An ovarian steroid cell tumor with virilization and hypothyroidism: a case report

  • 1,
  • 1,
  • 2,
  • 3 and
  • 1Email author
Gynecological SurgeryEndoscopic Imaging and Allied Techniques20075:301

  • Received: 3 April 2007
  • Accepted: 26 May 2007
  • Published:


Steroid cell tumors are rare ovarian sex-cord stromal tumors with malignant potential. The majority of these tumors produce steroids with testosterone being the most common. The diagnosis of these rare tumors can be problematic especially in the case of a small nonpalpable ovarian tumor. A 41-year-old woman presented with the gradual onset of defeminization, mild hypothyroidism, and virilization. A physical examination revealed a relatively healthy woman with borderline hirsutism, clitoromegaly and adnexal fullness without a palpable tumor. Elevated serum levels of TSH and testosterone were found preoperatively. Five weeks after an oophorectomy, serum levels of TSH and testosterone returned to normal and menstruation returned. Nonpalpable virilizing ovarian steroid cell tumors may be difficult to diagnose. A careful study of the patient’s history, the development of defeminization followed by virilization, and a “characteristic” ultrasonogram, can be helpful for diagnosis. Hormonal studies including thyroid function should also be considered in an ovarian steroid cell tumor.


  • Steroid cell tumor
  • Virilization
  • Virilizing ovarian tumor
  • Hypothyroidism
  • Elevated serum TSH


Steroid cell tumors are rare ovarian sex-cord stromal tumors. Sex-cord stromal tumors account for 5% of all ovarian tumors, and steroid cell tumors account for less than 0.1% of all ovarian tumors [1]. The majority of these tumors produce hormones with testosterone being the most common. The diagnosis of these rare tumors can be problematic especially in the case of a nonpalpable ovarian tumor. This report describes the case of an adult woman presenting with the gradual onset of defeminization, mild hypothyroidism, virilization, and a small nonpalpable pelvic mass that proved to be a benign steroid cell tumor, not otherwise specified (NOS).

Case report

A 41-year-old female, G3P3, presented with a 5-year history of gradual defeminization including oligomenorrhea, nonspecific symptoms of hypothyroidism such as weight gain, and relatively slow motion.

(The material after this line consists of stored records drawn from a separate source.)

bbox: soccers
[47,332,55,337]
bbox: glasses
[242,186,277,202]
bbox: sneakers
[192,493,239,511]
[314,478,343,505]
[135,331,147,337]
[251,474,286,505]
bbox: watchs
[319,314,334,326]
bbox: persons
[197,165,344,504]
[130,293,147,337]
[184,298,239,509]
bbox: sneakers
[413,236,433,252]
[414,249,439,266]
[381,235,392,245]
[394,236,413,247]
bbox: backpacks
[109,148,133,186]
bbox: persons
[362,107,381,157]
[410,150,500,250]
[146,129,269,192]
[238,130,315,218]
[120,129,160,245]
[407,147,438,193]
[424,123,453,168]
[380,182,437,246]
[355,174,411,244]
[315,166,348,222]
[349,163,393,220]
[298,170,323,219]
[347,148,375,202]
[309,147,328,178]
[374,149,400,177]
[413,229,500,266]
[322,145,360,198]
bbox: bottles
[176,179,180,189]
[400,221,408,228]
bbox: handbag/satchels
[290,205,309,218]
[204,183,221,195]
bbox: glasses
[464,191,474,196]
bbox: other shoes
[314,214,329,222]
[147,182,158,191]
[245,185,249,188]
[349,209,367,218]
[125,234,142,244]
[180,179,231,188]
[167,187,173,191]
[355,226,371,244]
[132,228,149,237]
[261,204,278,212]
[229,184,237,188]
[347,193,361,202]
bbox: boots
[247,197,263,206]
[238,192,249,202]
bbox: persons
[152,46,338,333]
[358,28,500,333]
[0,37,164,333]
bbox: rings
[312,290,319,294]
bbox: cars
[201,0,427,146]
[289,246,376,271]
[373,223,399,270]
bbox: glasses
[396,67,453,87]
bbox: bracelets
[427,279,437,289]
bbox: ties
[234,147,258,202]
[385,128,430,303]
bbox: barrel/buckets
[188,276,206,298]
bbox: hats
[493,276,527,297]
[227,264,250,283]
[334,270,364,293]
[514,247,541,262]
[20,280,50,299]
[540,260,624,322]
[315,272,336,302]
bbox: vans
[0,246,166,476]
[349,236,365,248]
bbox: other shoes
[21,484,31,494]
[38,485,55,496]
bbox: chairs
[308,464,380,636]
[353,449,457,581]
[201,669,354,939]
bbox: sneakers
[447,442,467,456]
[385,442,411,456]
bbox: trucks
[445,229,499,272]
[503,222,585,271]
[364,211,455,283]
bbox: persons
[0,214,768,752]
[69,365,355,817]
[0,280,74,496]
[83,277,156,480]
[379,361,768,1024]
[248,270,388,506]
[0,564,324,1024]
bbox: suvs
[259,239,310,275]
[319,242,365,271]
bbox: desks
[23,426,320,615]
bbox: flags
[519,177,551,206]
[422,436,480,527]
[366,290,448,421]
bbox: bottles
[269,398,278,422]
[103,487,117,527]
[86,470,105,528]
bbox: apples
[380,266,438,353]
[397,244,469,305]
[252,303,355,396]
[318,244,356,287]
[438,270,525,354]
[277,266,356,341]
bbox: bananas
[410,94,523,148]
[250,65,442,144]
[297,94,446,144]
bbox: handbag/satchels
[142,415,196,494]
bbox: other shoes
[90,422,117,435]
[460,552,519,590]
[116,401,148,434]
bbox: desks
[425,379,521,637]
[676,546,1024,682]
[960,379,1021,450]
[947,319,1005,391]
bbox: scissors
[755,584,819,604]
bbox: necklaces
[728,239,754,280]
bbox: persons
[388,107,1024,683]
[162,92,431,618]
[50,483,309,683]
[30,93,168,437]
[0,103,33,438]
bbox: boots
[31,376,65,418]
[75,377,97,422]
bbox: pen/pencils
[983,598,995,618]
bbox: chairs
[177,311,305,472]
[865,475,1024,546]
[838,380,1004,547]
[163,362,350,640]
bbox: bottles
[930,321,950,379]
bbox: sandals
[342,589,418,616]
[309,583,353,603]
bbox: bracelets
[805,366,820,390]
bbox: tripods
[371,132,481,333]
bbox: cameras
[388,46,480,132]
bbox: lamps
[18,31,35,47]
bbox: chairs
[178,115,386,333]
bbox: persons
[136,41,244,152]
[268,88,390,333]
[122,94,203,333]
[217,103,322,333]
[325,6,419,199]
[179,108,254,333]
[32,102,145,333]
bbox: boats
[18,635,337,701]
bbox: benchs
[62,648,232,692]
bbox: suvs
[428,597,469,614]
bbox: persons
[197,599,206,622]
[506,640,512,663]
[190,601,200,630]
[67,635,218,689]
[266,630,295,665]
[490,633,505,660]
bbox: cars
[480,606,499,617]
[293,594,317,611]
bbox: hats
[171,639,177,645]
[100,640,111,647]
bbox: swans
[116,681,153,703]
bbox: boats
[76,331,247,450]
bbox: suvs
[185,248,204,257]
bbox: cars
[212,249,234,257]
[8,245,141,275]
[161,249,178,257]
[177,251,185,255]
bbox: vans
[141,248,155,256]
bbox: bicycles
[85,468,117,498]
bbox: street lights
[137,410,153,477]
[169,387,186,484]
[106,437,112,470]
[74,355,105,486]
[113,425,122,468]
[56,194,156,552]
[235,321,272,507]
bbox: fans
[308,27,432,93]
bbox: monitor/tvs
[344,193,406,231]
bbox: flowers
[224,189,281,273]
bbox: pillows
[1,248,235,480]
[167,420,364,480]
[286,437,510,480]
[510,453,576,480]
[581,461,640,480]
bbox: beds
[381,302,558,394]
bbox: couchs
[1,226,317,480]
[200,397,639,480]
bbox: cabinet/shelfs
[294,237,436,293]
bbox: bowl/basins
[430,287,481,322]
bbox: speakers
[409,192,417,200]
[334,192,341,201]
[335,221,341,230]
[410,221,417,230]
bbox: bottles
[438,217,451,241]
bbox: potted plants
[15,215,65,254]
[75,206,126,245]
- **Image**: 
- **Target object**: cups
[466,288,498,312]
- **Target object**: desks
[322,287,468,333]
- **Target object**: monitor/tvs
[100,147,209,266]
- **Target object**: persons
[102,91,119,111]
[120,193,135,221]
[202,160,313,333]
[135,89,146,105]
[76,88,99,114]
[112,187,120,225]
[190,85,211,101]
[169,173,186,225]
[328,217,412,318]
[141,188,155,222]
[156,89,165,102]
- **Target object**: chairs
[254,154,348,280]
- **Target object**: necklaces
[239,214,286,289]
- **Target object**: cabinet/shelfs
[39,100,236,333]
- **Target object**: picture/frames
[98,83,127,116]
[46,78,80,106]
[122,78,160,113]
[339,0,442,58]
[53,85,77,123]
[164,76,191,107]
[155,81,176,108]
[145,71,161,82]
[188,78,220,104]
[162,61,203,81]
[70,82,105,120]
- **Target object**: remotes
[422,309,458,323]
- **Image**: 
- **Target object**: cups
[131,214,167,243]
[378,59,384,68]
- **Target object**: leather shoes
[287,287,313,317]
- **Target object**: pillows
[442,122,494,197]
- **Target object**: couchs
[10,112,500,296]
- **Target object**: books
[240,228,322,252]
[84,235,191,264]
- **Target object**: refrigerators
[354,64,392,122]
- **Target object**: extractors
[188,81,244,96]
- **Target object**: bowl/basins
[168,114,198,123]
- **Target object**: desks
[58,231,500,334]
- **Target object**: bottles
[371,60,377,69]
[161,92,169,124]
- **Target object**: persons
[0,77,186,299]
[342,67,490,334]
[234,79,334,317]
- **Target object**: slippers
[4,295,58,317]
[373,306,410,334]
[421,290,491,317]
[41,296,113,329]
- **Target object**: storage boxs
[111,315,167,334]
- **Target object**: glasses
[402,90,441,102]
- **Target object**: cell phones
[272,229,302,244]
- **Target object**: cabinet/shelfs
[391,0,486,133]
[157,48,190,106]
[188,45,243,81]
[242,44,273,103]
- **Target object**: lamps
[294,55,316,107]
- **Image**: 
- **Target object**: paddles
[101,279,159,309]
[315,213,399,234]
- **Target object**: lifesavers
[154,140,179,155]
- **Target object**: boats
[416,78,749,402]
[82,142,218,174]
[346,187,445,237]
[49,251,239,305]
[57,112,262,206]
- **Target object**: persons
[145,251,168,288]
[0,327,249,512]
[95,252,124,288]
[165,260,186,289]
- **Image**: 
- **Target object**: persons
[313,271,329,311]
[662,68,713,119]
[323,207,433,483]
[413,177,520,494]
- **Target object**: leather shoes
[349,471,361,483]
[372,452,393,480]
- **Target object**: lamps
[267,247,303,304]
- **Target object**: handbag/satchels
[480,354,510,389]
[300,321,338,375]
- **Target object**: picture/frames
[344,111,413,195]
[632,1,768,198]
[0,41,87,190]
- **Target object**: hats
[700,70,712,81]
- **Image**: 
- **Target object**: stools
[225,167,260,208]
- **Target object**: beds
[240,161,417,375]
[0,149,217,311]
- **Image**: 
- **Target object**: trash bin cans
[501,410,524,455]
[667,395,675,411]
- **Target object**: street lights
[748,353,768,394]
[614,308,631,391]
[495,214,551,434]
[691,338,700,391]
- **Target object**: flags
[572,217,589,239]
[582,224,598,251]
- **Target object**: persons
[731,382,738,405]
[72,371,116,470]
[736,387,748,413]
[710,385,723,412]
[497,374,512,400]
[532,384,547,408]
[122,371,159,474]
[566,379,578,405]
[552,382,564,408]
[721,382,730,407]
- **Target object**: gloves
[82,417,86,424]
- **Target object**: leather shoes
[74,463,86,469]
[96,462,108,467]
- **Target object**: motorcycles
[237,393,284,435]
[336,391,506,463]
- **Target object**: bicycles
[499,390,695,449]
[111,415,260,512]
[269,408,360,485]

Amenorrhea and then the gradual onset of virilization followed including increased truncal hair and deepening of voice 2 years prior to this presentation. There was no acne or baldness. She was not taking any kinds of medication. She gained 10 kg of body weight over the previous 2 years. Her past medical history was significant for mitral valve prolapse with no limitation of physical activity. She was 167 cm in height and 88 kg in weight, with mild hirsutism of grade 1. The thyroid gland was normal by palpation. A pelvic examination revealed a mildly enlarged clitoris, 10 mm in width, and right adnexal fullness without a palpable mass. The pubic hair development was at Tanner stage 4.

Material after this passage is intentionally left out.